When I first read the synopsis for The Shallow Graves, I had high hopes. It sounded as though it would have some of my favourite things in a book.
Thriller– Check. Romance– Check New York– Check.
I was very happy to find that it checked of all those things and more.
I loved the immersive historical setting of this book. Jennifer Donnelly described a 1980’s New York that both enthralled and intimidated me. There was just enough description of the time period to create a picture of what it was like but it didn’t feel as though an overwhelming amount of information or facts had been dumped on me. It was simply really interesting to read about. All the rules surrounding women rights and what was expected of women at that time and the different lifestyles and classes fascinated me.
I instantly warmed to the cast of characters in this book, they were brilliant! Jo was strong willed, witty and smart, yet also vulnerable. She was torn between two worlds, the one in which she had always known and the one she knew she wanted. She wasn’t entirely ruled by her emotions or romance, she was strong in her own right and her own person. I also really liked Eddie’s character. Similarly to Jo, he was strong willed, smart, witty and vulnerable. I loved their relationship and the interaction between the two of them. I also really enjoyed Oscars character, he added a lovely balance of lightheartedness and honesty! I found the concept surrounding Fairy Fay and The Tailor so interesting, I would love to be able to read a whole book from their point of view and hear more of their story. The portrayal of strong women in These Shallow Graves was such a fantastic thing and something I think Jennifer Donnelly did very well.
Despite These Shallow Graves being over 500 pages long, thanks to its fast pace, it wasn’t intimidating in the slightest.
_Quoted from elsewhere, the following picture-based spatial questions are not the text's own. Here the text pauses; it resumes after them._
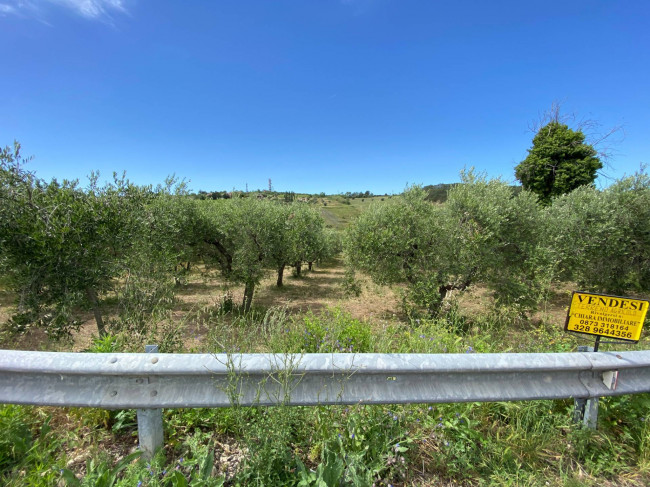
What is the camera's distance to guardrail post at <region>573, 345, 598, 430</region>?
1.98 metres

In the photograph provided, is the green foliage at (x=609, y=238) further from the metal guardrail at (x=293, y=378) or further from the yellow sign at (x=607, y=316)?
the metal guardrail at (x=293, y=378)

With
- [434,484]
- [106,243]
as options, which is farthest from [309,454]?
[106,243]

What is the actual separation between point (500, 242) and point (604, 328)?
7905 mm

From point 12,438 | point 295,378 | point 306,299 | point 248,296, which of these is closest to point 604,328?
point 295,378

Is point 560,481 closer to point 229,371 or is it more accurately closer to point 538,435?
point 538,435

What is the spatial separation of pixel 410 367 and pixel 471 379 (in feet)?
1.55

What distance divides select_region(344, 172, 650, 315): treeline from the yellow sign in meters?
6.49

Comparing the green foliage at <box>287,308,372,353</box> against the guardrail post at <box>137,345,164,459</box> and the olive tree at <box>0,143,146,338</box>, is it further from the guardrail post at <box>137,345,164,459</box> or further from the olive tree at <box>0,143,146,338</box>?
the olive tree at <box>0,143,146,338</box>

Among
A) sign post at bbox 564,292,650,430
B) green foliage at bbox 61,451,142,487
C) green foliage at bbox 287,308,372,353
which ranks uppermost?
sign post at bbox 564,292,650,430

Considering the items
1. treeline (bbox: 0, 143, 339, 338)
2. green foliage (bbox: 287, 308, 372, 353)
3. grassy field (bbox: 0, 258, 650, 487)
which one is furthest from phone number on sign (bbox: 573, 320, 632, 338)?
treeline (bbox: 0, 143, 339, 338)

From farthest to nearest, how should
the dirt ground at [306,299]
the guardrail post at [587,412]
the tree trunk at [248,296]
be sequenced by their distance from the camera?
the tree trunk at [248,296] → the dirt ground at [306,299] → the guardrail post at [587,412]

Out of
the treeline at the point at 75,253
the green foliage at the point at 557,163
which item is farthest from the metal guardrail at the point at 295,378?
the green foliage at the point at 557,163

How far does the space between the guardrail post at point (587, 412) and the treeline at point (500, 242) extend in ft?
22.9

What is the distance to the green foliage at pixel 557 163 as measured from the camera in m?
20.4
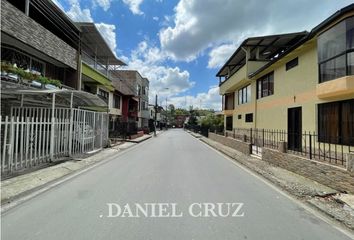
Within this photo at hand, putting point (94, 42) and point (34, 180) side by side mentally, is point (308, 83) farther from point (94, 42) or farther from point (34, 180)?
point (94, 42)

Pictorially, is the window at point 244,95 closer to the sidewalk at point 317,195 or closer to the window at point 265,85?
the window at point 265,85

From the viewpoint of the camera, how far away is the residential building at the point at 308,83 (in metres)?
11.7

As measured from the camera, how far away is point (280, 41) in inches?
1022

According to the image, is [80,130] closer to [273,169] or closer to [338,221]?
[273,169]

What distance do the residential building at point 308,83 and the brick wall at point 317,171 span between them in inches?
49.7

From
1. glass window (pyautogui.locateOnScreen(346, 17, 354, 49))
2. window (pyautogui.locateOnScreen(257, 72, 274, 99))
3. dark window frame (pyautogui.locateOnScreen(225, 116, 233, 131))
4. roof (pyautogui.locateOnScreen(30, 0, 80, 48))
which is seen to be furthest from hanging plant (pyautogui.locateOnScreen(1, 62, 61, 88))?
dark window frame (pyautogui.locateOnScreen(225, 116, 233, 131))

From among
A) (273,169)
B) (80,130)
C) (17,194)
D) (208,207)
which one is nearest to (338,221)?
(208,207)

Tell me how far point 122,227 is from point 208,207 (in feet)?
6.94

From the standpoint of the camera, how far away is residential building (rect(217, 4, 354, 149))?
11.7 metres

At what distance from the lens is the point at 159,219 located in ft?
19.0

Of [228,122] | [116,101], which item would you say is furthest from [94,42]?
[228,122]

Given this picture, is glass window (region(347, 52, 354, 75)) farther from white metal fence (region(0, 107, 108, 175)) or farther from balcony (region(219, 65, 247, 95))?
balcony (region(219, 65, 247, 95))

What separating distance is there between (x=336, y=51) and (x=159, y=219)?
10.4m

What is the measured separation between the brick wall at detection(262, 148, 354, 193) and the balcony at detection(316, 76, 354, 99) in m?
3.06
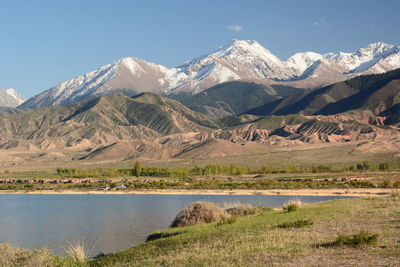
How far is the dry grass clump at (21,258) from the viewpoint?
61.0 ft

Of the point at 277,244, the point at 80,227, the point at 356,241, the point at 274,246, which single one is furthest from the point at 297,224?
the point at 80,227

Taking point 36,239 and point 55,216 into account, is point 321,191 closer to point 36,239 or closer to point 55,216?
point 55,216

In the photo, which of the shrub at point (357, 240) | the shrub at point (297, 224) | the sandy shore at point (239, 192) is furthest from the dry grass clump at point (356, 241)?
the sandy shore at point (239, 192)

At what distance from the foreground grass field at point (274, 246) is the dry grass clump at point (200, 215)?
11.2ft

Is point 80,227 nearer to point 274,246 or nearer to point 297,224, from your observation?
point 297,224

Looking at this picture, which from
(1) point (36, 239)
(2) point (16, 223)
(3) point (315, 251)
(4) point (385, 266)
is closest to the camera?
(4) point (385, 266)

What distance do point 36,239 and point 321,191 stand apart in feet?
187

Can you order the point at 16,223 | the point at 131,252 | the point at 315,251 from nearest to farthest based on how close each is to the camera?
1. the point at 315,251
2. the point at 131,252
3. the point at 16,223

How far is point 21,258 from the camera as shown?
19.4m

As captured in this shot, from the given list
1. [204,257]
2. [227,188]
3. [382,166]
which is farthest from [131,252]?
[382,166]

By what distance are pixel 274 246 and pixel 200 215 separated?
40.5ft

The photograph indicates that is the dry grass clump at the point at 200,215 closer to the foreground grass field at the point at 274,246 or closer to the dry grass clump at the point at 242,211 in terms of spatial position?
the dry grass clump at the point at 242,211

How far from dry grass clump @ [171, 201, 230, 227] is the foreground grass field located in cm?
340

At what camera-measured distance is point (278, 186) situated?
9538 centimetres
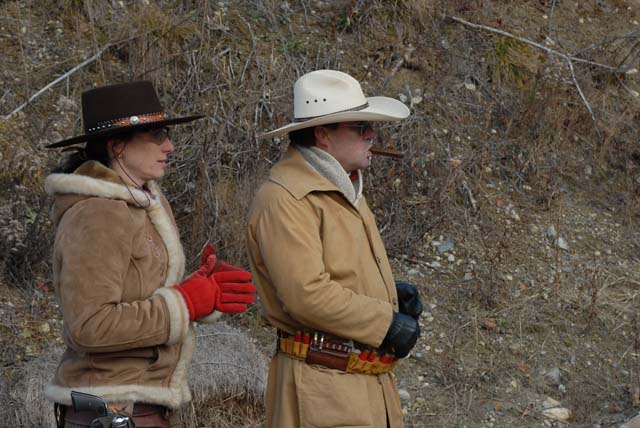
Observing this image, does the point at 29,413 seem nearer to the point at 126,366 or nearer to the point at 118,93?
the point at 126,366

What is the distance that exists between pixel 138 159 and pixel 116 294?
18.7 inches

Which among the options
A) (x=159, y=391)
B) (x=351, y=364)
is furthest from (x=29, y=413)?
(x=351, y=364)

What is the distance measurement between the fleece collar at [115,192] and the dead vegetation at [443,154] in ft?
5.23

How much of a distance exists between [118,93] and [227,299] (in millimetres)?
752

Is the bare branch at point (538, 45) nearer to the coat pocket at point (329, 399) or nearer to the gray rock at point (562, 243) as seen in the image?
the gray rock at point (562, 243)

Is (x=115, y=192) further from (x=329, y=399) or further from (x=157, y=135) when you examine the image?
(x=329, y=399)

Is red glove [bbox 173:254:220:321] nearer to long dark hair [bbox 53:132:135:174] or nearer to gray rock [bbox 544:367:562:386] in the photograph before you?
long dark hair [bbox 53:132:135:174]

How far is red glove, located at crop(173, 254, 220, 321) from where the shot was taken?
Answer: 2576 mm

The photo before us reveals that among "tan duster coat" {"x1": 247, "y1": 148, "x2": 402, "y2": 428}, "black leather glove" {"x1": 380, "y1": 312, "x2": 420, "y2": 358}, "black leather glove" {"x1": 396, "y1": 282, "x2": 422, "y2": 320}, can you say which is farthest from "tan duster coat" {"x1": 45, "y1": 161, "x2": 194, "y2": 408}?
"black leather glove" {"x1": 396, "y1": 282, "x2": 422, "y2": 320}

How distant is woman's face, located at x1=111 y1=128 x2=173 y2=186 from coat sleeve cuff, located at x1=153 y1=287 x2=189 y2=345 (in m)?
0.37

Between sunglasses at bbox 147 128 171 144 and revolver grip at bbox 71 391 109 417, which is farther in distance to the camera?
sunglasses at bbox 147 128 171 144

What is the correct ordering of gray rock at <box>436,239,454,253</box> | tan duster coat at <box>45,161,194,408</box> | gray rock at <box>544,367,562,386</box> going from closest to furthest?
tan duster coat at <box>45,161,194,408</box>, gray rock at <box>544,367,562,386</box>, gray rock at <box>436,239,454,253</box>

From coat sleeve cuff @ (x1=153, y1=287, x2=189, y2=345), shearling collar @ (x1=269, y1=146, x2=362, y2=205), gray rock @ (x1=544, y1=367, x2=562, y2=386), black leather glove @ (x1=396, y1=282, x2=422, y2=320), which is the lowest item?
gray rock @ (x1=544, y1=367, x2=562, y2=386)

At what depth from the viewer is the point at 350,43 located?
7.09 m
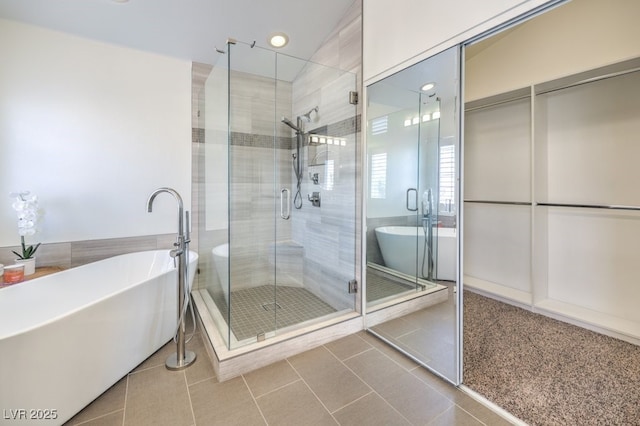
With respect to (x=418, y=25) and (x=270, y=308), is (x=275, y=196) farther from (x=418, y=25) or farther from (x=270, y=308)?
(x=418, y=25)

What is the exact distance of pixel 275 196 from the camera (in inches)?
120

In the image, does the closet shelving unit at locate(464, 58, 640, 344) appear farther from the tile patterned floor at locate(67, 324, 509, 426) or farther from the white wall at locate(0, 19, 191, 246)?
the white wall at locate(0, 19, 191, 246)

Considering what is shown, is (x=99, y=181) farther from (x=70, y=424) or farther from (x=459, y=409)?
(x=459, y=409)

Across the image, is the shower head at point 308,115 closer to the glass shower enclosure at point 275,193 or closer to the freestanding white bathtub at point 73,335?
the glass shower enclosure at point 275,193

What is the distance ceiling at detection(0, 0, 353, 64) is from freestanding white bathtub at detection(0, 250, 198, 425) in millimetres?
2120

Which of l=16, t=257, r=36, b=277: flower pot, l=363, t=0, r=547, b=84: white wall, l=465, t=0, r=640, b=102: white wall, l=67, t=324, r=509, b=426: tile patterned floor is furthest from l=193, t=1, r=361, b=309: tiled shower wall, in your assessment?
l=465, t=0, r=640, b=102: white wall

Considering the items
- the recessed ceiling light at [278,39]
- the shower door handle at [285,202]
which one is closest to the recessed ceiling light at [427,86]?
the recessed ceiling light at [278,39]

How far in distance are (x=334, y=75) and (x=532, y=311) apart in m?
3.09

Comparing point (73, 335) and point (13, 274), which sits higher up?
point (13, 274)

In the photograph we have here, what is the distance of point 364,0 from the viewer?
2.48 m

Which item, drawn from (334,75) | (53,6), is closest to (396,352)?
(334,75)

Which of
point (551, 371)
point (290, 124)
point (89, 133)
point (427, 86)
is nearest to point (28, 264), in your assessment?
point (89, 133)

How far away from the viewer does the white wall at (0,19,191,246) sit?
2.36 meters

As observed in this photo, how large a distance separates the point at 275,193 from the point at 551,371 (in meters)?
2.71
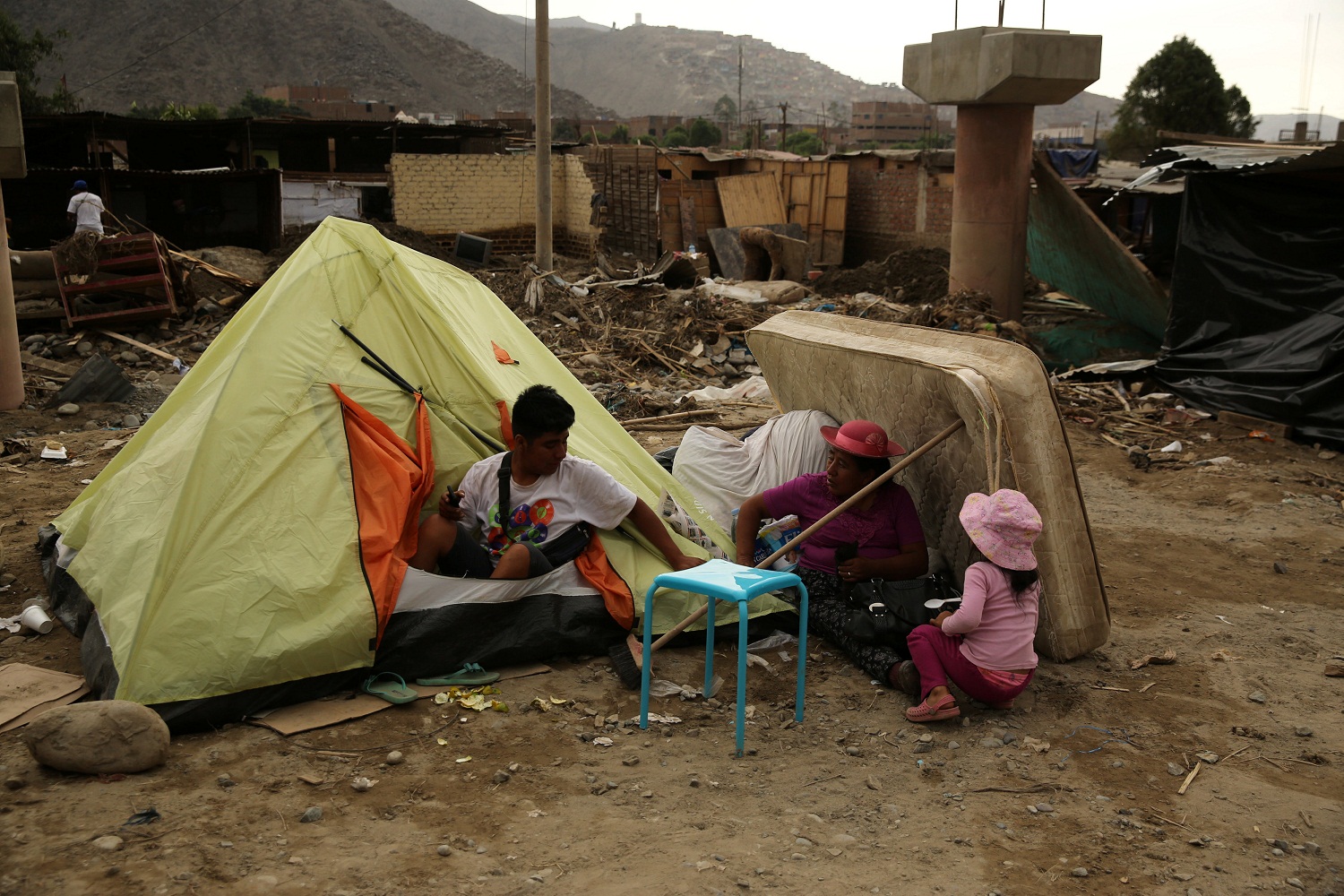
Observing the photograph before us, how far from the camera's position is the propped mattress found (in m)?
3.95

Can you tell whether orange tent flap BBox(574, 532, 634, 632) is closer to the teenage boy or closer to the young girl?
the teenage boy

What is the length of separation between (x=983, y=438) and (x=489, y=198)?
1811cm

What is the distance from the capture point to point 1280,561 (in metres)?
5.78

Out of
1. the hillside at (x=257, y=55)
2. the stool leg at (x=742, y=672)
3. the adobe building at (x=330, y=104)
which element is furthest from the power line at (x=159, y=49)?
the stool leg at (x=742, y=672)

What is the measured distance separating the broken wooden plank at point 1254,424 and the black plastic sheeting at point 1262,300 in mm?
74

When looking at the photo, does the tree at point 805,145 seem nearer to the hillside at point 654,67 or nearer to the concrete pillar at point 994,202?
the concrete pillar at point 994,202

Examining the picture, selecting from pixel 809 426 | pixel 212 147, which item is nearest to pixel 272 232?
pixel 212 147

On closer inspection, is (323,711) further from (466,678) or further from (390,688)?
(466,678)

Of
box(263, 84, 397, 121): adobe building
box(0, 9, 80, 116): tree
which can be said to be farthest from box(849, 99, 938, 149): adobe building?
box(0, 9, 80, 116): tree

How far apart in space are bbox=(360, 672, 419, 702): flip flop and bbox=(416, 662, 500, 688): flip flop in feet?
0.30

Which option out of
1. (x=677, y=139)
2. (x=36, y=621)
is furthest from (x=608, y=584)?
(x=677, y=139)

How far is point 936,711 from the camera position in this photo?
145 inches

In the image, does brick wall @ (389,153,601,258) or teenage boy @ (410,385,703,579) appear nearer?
teenage boy @ (410,385,703,579)

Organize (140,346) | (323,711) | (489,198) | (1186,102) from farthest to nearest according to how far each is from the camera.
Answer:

I loved that the chapters were relatively short, it made it read very quickly. I think I ended up finishing it in around three sittings. Once I picked it up, it was almost impossible to put back down.
Admittedly, the story line was a little predictable and I guessed quite a few of the main plot points within a few chapters. Despite this, it didn’t take away from the enjoyment, as I was still left with questions and this book was a lot more than your classic ‘who done it’ mystery.
Lastly, I can’t not mention the last page, but I won’t say anything other than this – It was everything I love in an ending and everything I didn’t know know I loved.